Task instructions> Reproduce every entry in the segmentation data below word for word, with no changes.
---- Records for this task
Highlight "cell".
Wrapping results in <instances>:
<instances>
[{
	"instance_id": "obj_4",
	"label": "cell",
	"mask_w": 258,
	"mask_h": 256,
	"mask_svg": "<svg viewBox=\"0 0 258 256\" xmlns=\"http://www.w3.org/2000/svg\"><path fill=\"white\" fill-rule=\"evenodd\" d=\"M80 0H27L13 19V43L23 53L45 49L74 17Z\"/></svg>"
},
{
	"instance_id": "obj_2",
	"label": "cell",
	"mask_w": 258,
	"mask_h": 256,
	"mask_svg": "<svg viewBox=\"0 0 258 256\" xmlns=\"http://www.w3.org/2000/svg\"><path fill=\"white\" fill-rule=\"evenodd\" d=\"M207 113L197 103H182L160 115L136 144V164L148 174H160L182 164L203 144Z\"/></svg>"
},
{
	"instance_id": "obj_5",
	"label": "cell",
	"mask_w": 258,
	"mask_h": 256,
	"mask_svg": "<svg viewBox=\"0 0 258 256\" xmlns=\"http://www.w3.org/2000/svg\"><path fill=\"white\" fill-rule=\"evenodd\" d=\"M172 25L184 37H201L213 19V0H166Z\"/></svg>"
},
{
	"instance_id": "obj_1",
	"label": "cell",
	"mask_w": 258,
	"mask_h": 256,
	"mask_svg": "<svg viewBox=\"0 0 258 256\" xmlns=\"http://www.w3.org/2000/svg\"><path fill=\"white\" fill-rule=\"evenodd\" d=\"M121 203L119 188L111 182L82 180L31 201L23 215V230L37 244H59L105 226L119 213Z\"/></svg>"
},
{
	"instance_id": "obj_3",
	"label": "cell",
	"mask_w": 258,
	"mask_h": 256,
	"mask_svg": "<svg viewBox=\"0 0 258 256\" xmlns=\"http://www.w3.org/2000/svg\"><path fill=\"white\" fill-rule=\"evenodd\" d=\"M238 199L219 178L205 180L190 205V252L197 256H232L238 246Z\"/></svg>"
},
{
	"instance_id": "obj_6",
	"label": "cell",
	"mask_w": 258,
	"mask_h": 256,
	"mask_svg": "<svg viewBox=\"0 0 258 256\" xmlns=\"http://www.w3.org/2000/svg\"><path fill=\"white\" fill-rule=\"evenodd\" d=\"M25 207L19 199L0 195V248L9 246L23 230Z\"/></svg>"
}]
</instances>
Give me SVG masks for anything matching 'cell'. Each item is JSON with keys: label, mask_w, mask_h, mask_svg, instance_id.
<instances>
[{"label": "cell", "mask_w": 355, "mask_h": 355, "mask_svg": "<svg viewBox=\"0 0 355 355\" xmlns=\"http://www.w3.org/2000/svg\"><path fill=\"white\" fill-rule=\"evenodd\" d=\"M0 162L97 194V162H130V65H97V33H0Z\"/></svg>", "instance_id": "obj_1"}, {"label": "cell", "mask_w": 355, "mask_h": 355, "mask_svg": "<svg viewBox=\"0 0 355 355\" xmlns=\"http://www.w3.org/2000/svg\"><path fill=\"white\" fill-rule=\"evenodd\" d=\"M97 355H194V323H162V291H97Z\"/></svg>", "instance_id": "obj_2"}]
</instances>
--------
Result>
Highlight "cell".
Wrapping results in <instances>:
<instances>
[{
	"instance_id": "obj_4",
	"label": "cell",
	"mask_w": 258,
	"mask_h": 256,
	"mask_svg": "<svg viewBox=\"0 0 258 256\" xmlns=\"http://www.w3.org/2000/svg\"><path fill=\"white\" fill-rule=\"evenodd\" d=\"M80 0H27L13 19V43L23 53L45 49L74 17Z\"/></svg>"
},
{
	"instance_id": "obj_2",
	"label": "cell",
	"mask_w": 258,
	"mask_h": 256,
	"mask_svg": "<svg viewBox=\"0 0 258 256\" xmlns=\"http://www.w3.org/2000/svg\"><path fill=\"white\" fill-rule=\"evenodd\" d=\"M207 113L197 103H182L160 115L136 144V164L148 174H160L182 164L203 144Z\"/></svg>"
},
{
	"instance_id": "obj_5",
	"label": "cell",
	"mask_w": 258,
	"mask_h": 256,
	"mask_svg": "<svg viewBox=\"0 0 258 256\" xmlns=\"http://www.w3.org/2000/svg\"><path fill=\"white\" fill-rule=\"evenodd\" d=\"M172 25L184 37H201L213 19V0H166Z\"/></svg>"
},
{
	"instance_id": "obj_1",
	"label": "cell",
	"mask_w": 258,
	"mask_h": 256,
	"mask_svg": "<svg viewBox=\"0 0 258 256\" xmlns=\"http://www.w3.org/2000/svg\"><path fill=\"white\" fill-rule=\"evenodd\" d=\"M121 203L119 188L111 182L82 180L31 201L23 215V230L37 244H59L105 226L119 213Z\"/></svg>"
},
{
	"instance_id": "obj_3",
	"label": "cell",
	"mask_w": 258,
	"mask_h": 256,
	"mask_svg": "<svg viewBox=\"0 0 258 256\" xmlns=\"http://www.w3.org/2000/svg\"><path fill=\"white\" fill-rule=\"evenodd\" d=\"M238 199L219 178L205 180L190 205V252L197 256H232L238 246Z\"/></svg>"
},
{
	"instance_id": "obj_6",
	"label": "cell",
	"mask_w": 258,
	"mask_h": 256,
	"mask_svg": "<svg viewBox=\"0 0 258 256\" xmlns=\"http://www.w3.org/2000/svg\"><path fill=\"white\" fill-rule=\"evenodd\" d=\"M25 207L19 199L0 195V248L9 246L23 230Z\"/></svg>"
}]
</instances>
Give me SVG masks for anything matching 'cell'. Each item is JSON with keys: label, mask_w, mask_h, mask_svg, instance_id.
<instances>
[{"label": "cell", "mask_w": 355, "mask_h": 355, "mask_svg": "<svg viewBox=\"0 0 355 355\" xmlns=\"http://www.w3.org/2000/svg\"><path fill=\"white\" fill-rule=\"evenodd\" d=\"M0 162L97 194V162H130V65H97V33H0Z\"/></svg>", "instance_id": "obj_1"}, {"label": "cell", "mask_w": 355, "mask_h": 355, "mask_svg": "<svg viewBox=\"0 0 355 355\" xmlns=\"http://www.w3.org/2000/svg\"><path fill=\"white\" fill-rule=\"evenodd\" d=\"M97 355H194V323H162V291H97Z\"/></svg>", "instance_id": "obj_2"}]
</instances>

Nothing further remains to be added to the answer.